Does your organization use a marketing mix model or some other sophisticated analytical tool to assess the overall return on your marketing investment?
If not, you may want to learn a bit more about them. They are wonderful tools for understanding which components of your tactical marketing plan have been driving sales, and which less so. The benefit is an ability to tune or optimize your tactical mix to achieve better results for every dollar spent. In fact, a recent study by the Marketing Leadership Council found that these analytical methods can often help identify 5% to 25% of total marketing spending as unproductive, and suggest ways to reallocate it to achieve much greater impact in the marketplace.
But if you're already using mix models, be careful. Based on our observations in working with several dozen Global 1000 companies, 8 out of 10 marketers using mix models today are using them in dangerously incorrect ways.
Not that the math is wrong. And most of the time the analysis itself is sound. No, the problem lies much more in the conclusions they are drawing from the model outputs.
Case in point... One multi-billion dollar global marketer whose brand we all know and love has a fairly sophisiticated mix model that helps them understand exactly how much "incremental" revenue is being produced each year due to the marketing and advertising tactics, and thereby calculates an "ROI" on the marketing spend.

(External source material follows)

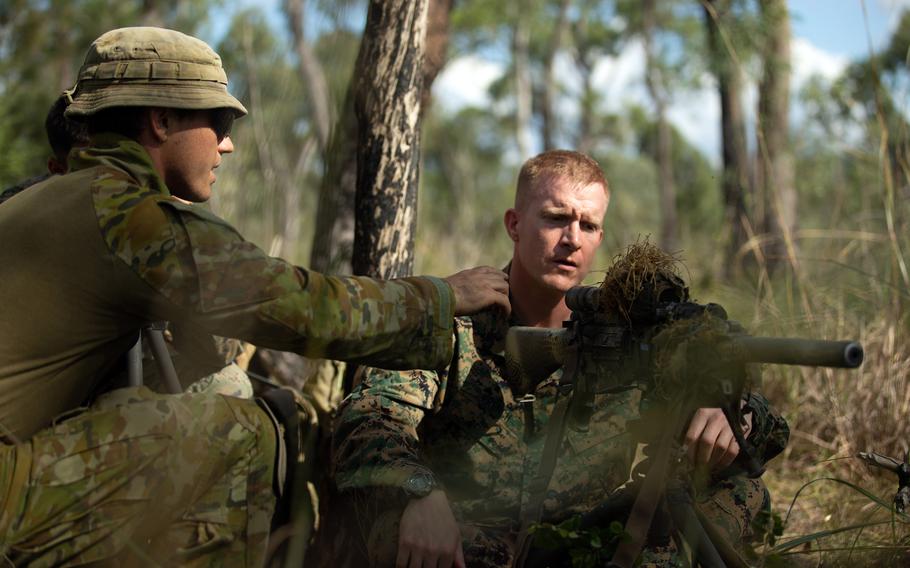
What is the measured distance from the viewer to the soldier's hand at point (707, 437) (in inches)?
97.2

So, what, you're probably asking, is wrong with that?
Simple. There's no consensus around the company outside the marketing department that the calculations are valid. Consequently, there's no agreement that the ad spend is truly driving "incremental" results at all, or that the ROI caluclations are valid. Finance wasn't consulted when the model was constructed, nor was Sales. In their eyes, the model was conceived as a means to "justify" the marketing budget. It is, to hear Finance tell it, riddled with "rediculous assumptions" of how variables relate to one another and completely overlooks critical factors such as channel contracts and long-term pricing agreements.

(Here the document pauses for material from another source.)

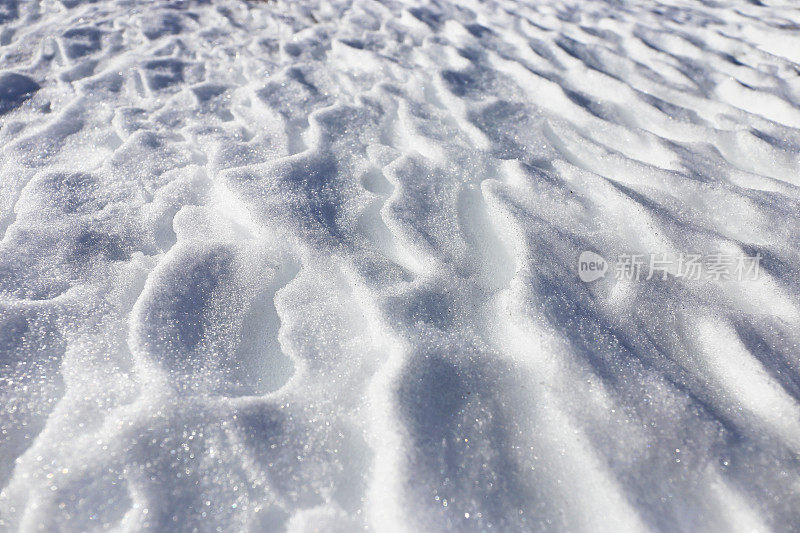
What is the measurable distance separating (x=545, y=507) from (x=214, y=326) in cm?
78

In short, the model, despite its techical sophistication, has little to no organizational credibility. It does nothing to build alignment on resource effectiveness or settle the endless debating that undermines productivity and forces the expenditure of disproportionate amounts of energy fighting internal battles versus marketplace battles.
But the real crime here is that, given the chance to participate openly in making the initial assumptions required to build the model, representatives from Finance, Sales, or Operations may have been willing to agree that the very same assumptions were in fact reasonable. Yet since they were excluded from the exercise, they were put in a position right from the start to view the results with cynicism instead of healthy skepticism.
The moral in the story is that analytics, as powerful as they are, rarely are built on perfectly objective and complete data. Assumptions are critically important in closing gaps in knowledge certainty. And whereever you have assumptions, you put credibility center stage. Building and maintaining that credibility is an organizational challenge, not a mathematical one. The two have to work hand-in-hand, or the analytics do nothing to help the company consolidate knowledge and move forward. The debate just rages on in a different direction.
What's your expereince been with analytics and organizational credibility? How do you ensure that your models will be both technically sound and embraced by key decision influencers outside of marketing?